To respond to these issues, the project – supported by the European Union and the German international cooperation agency (GIZ) – is supporting approximately twenty local associations working in favour of LGBTI people and sex workers. It aims to enable the latter to gain greater knowledge and become more aware of their rights and of the principle of non-discrimination pertaining to these*: the right to healthcare, the right to work, the right to set up associations, the right to housing, the right to not be subjected to violent acts, etc. Discussion groups will be organised regularly to enable these communities to talk to their peers about these subjects in complete confidence. A series of training courses and continuous coaching will also be organised.
A platform shared by all these civil society organisations (CSOs) will be set up to speak with one voice and to be heard. CSOs will be able to use this to highlight initiatives aimed at promoting non-discrimination and a tolerant society, and to document cases of discrimination based on sexual orientation and gender identity, in order to organise citizens’ watch. These cases of discrimination will be analysed, which will enable CSOs to compile two reports.

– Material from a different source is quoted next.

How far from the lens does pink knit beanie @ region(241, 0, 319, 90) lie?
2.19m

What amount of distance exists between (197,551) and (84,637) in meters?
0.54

These reports will provide a basis for discussion to contribute to existing human rights CSO initiatives, and will make it possible to participate in national consultation processes that will review achievements in terms of human rights in Rwanda between now and 2020. They will also lay the groundwork for revision of the national strategy to combat HIV/AIDS.
The Baho project is part of a development approach to rights and an evidence-based advocacy strategy, with a view to greater respect, protection and accomplishment of human rights for all and for stronger civil society.
This article was produced with financial support from the European Union. Its content falls under the sole responsibility of GRET and does not necessarily reflect the opinions of the European Union.
* Rwanda ratified the two United Nations Covenants on Civil and Political rights and on Economic, Social and cultural rights. It also ratified the African Charter on Human and Peoples’ rights.